Eine endgültige Entscheidung ist zwar noch nicht gefallen. Dass er eine ernsthafte Option für die Bayern ist, haben die Verantwortlichen aber bereits hinterlegt: "Wir haben gesehen, dass wir dort eher dünn aufgestellt sind", hatte Sportdirektor Christoph Freund erklärt: "Es wäre seine Rolle, als Back-up die Mannschaft zu unterstützen.“ Dabei wäre seine Rückholaktion eine fragwürdige Personalie mit gesellschaftspolitischer Relevanz.
Zum Hintergrund: Zwei Ex-Freundinnen haben Boateng Körperverletzung vorgeworfen. In einem Fall hatte die Polizei die Ermittlungen eingestellt. Anschließend hatte Boateng in einem Interview schwere Vorwürfe gegen sie erhoben. Daraufhin beging sie 2021 Suizid. Im Fall der anderen Ex-Freundin, Sherin S., zugleich die Mutter der gemeinsamen Zwillinge, hat es in den vergangenen Jahren zwei Gerichtsverfahren gegeben. Boateng soll die Frau in einem Urlaub 2018 geschlagen und beleidigt haben. Sowohl das zuständige Amts- und Landesgericht hatten keine Zweifel an der Schuld Boatengs und haben ihn zu einer Geldstrafe verurteilt.

Strafe für Boateng könnte sich erhöhen

Diese beiden Urteile sind aber Mitte September, wenige Tage vor dem Pokalspiel der Bayern bei Preußen Münster, aufgehoben worden. Der Anwalt von Jérôme Boateng hatte Revision eingelegt. Der Grund: Der Richter am Landgericht hatte einen Bafangenheitsantrag gegen sich selbst abgelehnt. Das war in dieser Form nicht rechtskonform.
Das ist zwar erstmal ein juristischer Sieg für Boateng. Aber auch der Revision von Staatsanwaltschaft und Boatengs Ex-Freundin, die als Nebenklägerin in dem Verfahren auftritt, gab das Revisionsgericht statt. Sie haben gefordert, dass Boateng wegen gefährlicher Körperverletzung verurteilt wird und nicht wegen einfacher Körperverletzung. Insofern könnte sich die Strafe für Boateng in einem weiteren Prozess auch noch erhöhen.

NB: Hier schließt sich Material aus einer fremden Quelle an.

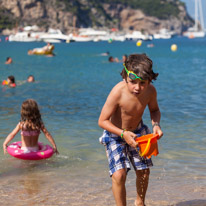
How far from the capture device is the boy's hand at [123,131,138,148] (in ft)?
12.3

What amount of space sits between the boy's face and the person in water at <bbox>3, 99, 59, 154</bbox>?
271 centimetres

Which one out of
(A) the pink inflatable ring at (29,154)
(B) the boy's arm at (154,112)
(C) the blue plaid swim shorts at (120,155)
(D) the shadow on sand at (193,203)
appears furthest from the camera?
(A) the pink inflatable ring at (29,154)

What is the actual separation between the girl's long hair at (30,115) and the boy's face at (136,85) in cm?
274

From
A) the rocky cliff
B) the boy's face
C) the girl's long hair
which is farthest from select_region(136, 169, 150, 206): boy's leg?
the rocky cliff

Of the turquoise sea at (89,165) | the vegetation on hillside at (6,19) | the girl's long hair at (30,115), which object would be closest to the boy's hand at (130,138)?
the turquoise sea at (89,165)

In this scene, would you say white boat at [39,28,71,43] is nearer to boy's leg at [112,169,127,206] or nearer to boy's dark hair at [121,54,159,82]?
boy's dark hair at [121,54,159,82]

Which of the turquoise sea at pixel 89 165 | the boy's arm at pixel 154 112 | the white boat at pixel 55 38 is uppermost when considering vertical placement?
the white boat at pixel 55 38

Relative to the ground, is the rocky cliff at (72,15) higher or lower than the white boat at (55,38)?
higher

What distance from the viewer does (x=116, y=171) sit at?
3.84 m

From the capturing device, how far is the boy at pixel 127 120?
12.4 feet

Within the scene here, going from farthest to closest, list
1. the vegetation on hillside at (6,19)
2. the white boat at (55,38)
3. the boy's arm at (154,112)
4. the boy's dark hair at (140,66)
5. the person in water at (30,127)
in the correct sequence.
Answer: the vegetation on hillside at (6,19) < the white boat at (55,38) < the person in water at (30,127) < the boy's arm at (154,112) < the boy's dark hair at (140,66)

FCB-Sportdirektor Freund: "Ist eine private Geschichte"

Aufgrund der Mängel im Verfahren hat das Oberste Landesgericht den Fall wieder an das Landgericht zurückverwiesen. Er wird jetzt neu aufgerollt. Für den Verein spielen die Vorwürfe offenbar keine große Rolle. Sportdirektor Freund hatte das Interesse am früheren Nationalspieler vor dem Champions-League-Spiel in Kopenhagen verteidigt: „In erster Linie spielen sportliche Überlegungen eine Rolle“, betonte der Österreicher: „Unser Zugang ist dazu, was das Beste für den FC Bayern sportlich ist.“ Das Verfahren gegen Boateng sei „aktuell ausgesetzt und darum ist das seine private Geschichte und kein großes Thema für uns.“ Es gelte die Unschuldsvermutung.
Ähnlich argumentierte auch Bayern-Trainer Thomas Tuchel: "Es gilt ja die Unschuldsvermutung, wenn ein Fall ausgesetzt ist. Weil das auch so ist, haben wir als Fußballklub das Recht, Fußballentscheidungen zu treffen." Man habe das Recht, einen verdienten Spieler wie Boateng mittrainieren zu lassen: „Das muss einfach drin sein!"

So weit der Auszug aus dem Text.